*TEXT BLOCK*
------------------------------------
Parenting

UPDATED: DH, DS and Makeup. Advice?

Ok, so, a few days ago DS came to me and wanted to "do my makeup". He used crayons to do my eye shadow and blush and a fake brush to "paint it on". DH told me not to let DS do it because "he's a boy and shouldn't be 'putting makeup on me'" DS was having fun and I saw no reason to tell him no.

Well, earlier today I was doing my makeup and DS was standing at the bathroom counter with me, watching like he always does. After DH got home, DS wanted to "do my makeup" again and I let him. DS was having so much fun and told me he was "making me pretty". When DH heard that he gave me a look and walked out of the room. He later told me that I really need to stop letting DS do that. He actually got really upset about it but the only reason he's giving me is because "he's a boy". So? Who cares if he's a boy? He's just playing.
------------------------------------
Records from a spatial question set:
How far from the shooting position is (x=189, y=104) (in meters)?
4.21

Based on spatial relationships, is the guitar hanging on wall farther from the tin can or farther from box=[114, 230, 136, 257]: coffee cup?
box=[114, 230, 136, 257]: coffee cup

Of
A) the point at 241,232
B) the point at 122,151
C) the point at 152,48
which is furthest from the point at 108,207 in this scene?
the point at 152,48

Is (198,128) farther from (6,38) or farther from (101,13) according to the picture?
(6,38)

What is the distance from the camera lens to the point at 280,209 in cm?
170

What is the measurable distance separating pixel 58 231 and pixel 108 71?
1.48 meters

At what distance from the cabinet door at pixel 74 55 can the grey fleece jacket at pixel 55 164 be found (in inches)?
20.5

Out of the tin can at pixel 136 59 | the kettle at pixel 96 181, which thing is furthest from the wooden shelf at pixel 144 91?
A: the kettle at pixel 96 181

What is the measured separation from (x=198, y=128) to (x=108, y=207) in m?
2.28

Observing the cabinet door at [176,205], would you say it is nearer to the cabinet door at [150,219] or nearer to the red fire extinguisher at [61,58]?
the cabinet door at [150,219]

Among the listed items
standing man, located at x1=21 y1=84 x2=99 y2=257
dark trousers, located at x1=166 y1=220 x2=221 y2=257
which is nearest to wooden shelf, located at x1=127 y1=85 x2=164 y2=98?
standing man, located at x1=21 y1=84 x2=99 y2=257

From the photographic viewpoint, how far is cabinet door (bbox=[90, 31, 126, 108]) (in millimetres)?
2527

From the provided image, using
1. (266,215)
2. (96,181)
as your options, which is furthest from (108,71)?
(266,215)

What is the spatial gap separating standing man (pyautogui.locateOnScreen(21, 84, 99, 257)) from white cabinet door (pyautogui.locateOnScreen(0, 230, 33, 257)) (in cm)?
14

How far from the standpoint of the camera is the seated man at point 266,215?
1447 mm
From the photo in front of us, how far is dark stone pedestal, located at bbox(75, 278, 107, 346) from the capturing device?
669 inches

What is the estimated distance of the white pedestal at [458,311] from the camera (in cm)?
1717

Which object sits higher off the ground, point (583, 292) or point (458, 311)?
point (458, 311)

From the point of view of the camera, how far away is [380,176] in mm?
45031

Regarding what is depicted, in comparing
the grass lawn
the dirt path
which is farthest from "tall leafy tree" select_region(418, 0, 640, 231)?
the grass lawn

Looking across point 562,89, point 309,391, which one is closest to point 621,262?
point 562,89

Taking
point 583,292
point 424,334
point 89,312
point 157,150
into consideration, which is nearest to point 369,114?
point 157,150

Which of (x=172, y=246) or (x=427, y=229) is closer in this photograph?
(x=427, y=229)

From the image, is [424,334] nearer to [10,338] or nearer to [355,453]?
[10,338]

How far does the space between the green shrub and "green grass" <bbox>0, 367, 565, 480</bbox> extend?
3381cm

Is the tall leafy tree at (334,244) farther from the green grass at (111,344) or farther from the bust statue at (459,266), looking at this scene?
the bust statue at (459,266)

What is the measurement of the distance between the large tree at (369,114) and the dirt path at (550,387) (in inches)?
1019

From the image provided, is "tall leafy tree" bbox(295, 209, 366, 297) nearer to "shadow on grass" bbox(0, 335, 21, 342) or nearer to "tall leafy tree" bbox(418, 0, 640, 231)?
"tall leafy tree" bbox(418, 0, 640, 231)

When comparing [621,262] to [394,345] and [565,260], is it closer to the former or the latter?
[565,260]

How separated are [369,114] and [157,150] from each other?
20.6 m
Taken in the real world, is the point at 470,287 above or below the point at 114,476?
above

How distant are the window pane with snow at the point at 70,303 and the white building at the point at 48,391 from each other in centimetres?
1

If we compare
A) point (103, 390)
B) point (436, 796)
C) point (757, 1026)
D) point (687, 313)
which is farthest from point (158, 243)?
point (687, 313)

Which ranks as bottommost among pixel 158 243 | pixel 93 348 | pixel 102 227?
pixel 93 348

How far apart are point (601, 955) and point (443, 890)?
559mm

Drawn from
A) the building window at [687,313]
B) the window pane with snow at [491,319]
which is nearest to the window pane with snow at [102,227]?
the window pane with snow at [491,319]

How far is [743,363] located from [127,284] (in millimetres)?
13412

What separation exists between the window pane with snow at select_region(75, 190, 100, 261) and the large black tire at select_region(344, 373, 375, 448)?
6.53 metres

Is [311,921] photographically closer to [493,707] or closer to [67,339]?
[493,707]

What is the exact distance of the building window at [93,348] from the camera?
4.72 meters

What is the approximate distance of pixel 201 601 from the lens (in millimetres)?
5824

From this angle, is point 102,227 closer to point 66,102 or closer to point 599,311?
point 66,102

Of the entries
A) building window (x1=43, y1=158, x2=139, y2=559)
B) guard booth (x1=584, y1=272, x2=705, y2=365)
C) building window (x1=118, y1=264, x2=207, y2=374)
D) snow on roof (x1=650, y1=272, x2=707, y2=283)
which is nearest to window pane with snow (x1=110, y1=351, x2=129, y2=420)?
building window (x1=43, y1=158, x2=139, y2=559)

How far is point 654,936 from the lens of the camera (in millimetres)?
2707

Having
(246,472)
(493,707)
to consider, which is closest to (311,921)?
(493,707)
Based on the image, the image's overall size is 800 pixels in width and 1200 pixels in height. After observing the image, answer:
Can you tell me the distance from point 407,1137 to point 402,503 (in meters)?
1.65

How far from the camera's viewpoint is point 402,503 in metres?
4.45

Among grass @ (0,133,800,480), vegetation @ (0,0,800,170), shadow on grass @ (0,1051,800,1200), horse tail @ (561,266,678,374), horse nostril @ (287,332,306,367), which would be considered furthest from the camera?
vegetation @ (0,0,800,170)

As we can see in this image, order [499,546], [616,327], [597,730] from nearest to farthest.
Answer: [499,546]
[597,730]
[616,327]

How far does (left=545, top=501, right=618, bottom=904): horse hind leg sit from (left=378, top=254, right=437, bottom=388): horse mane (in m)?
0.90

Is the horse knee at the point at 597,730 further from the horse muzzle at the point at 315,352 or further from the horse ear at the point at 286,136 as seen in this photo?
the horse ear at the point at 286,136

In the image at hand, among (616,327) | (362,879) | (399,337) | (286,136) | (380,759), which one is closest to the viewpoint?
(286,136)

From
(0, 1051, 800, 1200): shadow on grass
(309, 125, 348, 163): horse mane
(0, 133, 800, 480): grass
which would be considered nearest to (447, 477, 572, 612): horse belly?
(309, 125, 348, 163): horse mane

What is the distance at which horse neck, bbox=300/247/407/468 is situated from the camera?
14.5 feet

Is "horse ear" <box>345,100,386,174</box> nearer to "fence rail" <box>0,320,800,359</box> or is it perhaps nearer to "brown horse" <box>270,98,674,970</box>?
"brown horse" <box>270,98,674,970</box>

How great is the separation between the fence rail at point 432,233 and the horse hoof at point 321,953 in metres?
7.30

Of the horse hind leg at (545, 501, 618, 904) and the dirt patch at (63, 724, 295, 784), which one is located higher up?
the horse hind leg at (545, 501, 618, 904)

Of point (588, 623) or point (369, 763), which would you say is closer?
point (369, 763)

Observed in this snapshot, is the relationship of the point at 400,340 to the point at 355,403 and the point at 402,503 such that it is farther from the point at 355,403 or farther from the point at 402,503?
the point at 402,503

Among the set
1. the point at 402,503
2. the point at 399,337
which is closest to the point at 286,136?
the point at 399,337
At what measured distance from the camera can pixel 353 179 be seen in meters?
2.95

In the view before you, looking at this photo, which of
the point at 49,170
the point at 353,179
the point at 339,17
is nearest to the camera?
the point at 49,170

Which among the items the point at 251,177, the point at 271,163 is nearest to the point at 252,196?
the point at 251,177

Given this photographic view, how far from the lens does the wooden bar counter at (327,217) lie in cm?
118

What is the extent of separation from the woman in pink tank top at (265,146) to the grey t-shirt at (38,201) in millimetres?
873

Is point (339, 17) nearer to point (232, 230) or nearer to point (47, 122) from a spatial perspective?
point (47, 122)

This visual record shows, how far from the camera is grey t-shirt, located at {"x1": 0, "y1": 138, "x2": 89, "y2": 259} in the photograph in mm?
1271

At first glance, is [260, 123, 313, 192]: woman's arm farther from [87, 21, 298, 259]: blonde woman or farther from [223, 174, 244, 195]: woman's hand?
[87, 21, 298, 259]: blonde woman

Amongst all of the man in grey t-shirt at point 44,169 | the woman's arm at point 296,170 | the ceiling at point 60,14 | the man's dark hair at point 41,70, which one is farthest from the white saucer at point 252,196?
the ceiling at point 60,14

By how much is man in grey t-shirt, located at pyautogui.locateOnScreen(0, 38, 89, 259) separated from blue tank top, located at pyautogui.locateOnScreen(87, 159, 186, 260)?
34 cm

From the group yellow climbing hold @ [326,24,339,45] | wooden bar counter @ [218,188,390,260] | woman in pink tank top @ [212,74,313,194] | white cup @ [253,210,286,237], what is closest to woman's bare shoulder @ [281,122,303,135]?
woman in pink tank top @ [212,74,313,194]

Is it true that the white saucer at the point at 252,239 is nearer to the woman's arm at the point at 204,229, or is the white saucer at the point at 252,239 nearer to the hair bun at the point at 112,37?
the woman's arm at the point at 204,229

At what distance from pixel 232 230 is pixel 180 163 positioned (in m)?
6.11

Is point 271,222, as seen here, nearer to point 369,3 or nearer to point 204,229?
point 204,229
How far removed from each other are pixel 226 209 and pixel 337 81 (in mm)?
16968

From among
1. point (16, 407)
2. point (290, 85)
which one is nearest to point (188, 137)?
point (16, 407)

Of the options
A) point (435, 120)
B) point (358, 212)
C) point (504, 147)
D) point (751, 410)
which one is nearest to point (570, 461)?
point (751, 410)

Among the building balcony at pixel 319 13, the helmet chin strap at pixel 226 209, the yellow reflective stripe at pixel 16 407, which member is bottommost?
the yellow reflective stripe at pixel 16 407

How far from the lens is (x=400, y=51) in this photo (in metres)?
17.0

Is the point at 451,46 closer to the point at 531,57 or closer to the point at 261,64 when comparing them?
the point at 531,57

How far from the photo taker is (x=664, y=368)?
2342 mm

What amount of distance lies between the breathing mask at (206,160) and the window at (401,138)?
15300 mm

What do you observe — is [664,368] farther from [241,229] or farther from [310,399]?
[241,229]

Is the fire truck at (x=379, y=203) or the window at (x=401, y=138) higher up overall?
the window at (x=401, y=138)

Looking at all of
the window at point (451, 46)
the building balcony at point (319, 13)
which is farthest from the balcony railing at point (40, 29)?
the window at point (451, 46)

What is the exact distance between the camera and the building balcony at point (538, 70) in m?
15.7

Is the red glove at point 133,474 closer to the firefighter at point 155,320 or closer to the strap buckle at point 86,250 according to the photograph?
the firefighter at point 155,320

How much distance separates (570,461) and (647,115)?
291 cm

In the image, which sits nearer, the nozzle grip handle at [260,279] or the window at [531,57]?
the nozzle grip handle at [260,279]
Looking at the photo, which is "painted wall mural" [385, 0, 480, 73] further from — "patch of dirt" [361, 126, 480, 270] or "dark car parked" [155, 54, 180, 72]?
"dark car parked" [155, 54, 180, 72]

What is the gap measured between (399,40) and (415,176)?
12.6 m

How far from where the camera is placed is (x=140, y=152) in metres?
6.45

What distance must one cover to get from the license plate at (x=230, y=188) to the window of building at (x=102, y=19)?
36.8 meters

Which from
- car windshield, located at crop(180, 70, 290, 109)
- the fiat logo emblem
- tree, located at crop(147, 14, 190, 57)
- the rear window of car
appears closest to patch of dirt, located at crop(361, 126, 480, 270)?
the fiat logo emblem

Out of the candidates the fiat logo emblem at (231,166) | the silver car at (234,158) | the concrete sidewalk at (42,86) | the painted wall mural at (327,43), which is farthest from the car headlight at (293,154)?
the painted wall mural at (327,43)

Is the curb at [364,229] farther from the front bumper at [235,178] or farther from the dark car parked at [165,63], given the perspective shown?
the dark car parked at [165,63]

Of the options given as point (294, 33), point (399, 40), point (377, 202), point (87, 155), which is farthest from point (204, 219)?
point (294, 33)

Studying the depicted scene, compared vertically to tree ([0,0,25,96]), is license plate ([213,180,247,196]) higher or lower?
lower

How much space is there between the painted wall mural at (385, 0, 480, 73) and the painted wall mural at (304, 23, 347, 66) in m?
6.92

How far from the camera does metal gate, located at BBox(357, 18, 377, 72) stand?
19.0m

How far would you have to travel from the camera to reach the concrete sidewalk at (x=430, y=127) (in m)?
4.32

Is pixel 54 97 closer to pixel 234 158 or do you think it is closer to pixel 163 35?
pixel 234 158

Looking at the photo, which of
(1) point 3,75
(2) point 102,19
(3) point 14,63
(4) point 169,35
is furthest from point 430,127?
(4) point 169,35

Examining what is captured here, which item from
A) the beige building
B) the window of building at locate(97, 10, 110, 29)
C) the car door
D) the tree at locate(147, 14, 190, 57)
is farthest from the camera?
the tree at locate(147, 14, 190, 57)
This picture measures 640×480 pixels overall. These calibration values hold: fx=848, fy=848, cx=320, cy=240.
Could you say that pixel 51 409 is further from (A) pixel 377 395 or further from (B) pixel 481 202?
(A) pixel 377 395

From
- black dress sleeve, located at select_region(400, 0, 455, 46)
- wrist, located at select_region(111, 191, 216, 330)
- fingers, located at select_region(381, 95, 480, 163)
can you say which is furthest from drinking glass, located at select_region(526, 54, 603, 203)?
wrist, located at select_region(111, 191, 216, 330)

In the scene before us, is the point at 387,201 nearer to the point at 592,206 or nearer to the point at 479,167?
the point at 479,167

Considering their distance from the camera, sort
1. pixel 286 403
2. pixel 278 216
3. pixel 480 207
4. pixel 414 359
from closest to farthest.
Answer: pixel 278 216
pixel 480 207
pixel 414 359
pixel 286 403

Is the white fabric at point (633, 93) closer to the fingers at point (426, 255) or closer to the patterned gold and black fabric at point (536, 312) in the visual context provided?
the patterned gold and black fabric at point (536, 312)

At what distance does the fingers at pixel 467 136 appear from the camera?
------------------------------------
*SET TASKS*
1: Answer these about the parenting post, one line each:
(a) What did DS use to do the eye shadow and blush the first time?
(b) What did DS say he was doing when he did the makeup again?
(c) What is the only reason DH gives for wanting it stopped?
2: Return every line of the listing that contains the word "scene".

*RESULTS BY TASK*
1:
(a) Crayons.
(b) He said he was "making me pretty."
(c) That DS is a boy.

2:
which is furthest from the point at 108,207 in this scene?
Is the tall leafy tree at (334,244) farther from the green grass at (111,344) or farther from the bust statue at (459,266), looking at this scene?
Studying the depicted scene, compared vertically to tree ([0,0,25,96]), is license plate ([213,180,247,196]) higher or lower?
In the scene before us, is the point at 387,201 nearer to the point at 592,206 or nearer to the point at 479,167?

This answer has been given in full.